Electric generation from coal produces emissions that have an effect on human health and the environment. These effects vary from cancer, reproductive effects, ecological effects, as well as many others. Eight pollutants were analyzed examining the total amount of emissions in metric tons and also the amount of the emission in pounds per kWh. The latter provides an idea of the efficiency of the plants in the states for the eight emissions. The eight emissions analyzed were the six criteria pollutants, particulate matter, carbon monoxide, ozone, lead, sulfur dioxide, and nitrogen dioxide; mercury, and carbon dioxide. Seven of these eight pollutants are regulated under the Clean Air Act currently, but carbon dioxide may become regulated under Rule 111 (D) under the Clean Air Act with the final rule issued in the summer of 2015.
The findings for each of these eight emissions overall demonstrate that all emissions are decreasing over time except for carbon monoxide. The findings also demonstrate that states that use coal as their primary electric generation source, emit large volumes of pollutants. However, when the efficiencies of states are examined in pounds per kWh, some states have higher efficiencies than other states that have less total emissions. When states are ranked by the eight emissions in Table 21 and 22, a clear comparison exists.

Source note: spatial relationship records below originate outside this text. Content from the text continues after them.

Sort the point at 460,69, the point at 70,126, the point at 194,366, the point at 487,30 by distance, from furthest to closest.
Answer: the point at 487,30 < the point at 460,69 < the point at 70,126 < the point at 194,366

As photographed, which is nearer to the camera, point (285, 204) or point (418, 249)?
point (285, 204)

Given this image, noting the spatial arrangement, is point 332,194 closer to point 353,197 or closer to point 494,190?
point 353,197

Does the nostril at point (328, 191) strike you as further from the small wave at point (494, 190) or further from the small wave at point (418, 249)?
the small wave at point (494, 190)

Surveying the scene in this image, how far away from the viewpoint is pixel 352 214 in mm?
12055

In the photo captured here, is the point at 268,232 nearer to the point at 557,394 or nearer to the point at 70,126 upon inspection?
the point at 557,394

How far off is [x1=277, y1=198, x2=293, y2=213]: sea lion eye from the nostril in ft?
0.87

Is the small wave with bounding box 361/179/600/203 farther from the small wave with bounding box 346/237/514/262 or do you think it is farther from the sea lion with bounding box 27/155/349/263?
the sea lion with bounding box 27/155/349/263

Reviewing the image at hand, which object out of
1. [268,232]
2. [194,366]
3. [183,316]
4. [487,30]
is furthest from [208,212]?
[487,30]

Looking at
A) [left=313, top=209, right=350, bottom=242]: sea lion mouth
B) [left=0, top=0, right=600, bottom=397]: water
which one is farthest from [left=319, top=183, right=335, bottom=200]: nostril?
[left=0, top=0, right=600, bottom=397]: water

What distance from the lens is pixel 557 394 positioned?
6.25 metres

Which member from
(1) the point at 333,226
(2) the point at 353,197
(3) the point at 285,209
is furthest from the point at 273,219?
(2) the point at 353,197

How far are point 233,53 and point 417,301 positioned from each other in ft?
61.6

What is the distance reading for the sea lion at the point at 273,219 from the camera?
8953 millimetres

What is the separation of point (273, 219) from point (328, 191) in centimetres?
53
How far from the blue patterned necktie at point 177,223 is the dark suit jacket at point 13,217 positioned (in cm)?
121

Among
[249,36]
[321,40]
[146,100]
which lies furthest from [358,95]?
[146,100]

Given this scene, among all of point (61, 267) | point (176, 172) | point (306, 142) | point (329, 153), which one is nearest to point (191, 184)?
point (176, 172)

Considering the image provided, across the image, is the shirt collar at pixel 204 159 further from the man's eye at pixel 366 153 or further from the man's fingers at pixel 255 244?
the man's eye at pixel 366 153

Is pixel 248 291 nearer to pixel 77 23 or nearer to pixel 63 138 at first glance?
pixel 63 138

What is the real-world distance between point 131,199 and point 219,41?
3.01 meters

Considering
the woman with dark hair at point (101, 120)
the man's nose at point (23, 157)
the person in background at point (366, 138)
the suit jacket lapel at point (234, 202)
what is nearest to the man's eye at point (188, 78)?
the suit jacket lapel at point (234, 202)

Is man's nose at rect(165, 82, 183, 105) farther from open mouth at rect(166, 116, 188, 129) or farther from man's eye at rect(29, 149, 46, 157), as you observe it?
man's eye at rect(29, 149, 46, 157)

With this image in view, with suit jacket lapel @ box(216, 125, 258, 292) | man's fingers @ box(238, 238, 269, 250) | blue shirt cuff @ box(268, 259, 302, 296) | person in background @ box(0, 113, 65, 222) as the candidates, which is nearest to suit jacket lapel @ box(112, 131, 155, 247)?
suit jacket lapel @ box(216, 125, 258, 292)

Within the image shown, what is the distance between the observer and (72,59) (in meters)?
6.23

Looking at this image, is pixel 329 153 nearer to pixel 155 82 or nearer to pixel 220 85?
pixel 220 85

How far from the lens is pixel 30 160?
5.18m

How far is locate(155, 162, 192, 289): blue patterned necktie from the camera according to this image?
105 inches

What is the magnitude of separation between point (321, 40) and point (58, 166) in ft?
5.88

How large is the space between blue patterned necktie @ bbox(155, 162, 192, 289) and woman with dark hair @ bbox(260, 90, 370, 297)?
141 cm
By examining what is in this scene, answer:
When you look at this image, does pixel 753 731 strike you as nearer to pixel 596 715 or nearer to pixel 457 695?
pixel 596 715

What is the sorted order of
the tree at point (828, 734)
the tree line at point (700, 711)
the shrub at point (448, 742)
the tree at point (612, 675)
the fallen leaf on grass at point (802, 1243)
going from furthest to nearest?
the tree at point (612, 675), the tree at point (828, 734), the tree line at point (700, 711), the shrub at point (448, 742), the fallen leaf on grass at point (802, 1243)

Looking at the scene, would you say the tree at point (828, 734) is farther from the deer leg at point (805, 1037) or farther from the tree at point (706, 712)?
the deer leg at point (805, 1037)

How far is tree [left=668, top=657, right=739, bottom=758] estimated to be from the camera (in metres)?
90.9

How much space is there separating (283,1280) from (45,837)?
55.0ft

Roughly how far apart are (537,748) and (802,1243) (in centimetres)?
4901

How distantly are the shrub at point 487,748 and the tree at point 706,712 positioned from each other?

The coal generating states are the dirtiest emitters for total emissions in 2011 as shown in Table 21. Ohio is the worst emitter with an average rank of 9.5 and Washington is the cleanest emitter with an average rank of 1. Indiana falls second to Ohio for total 2011 emissions. However, when examining total 2011 emissions per kWh in Table 22, Iowa has the worst efficiency in terms of emissions per kWh ranked at 8.6 and West Virginia has the best efficiency ranked at 3.3. Indiana is ranked in the middle for emissions efficiency, which many will find surprising. It is also important to note that states that one may consider a clean energy state, like Washington, have more emissions per kWh than some of the heavier emitting states like Ohio or Indiana. As examples, mercury and nitrogen dioxide emissions for Washington are ranked 9 and 10, respectively, whereas Ohio is ranked 5 and 5, respectively.
More policies through the Clean Air Act need to be adopted to decrease the amount of coal used to reduce the total emissions, and policies also need to be adopted to continue to increase efficiencies for states. This will provide a cleaner and healthier environment for all.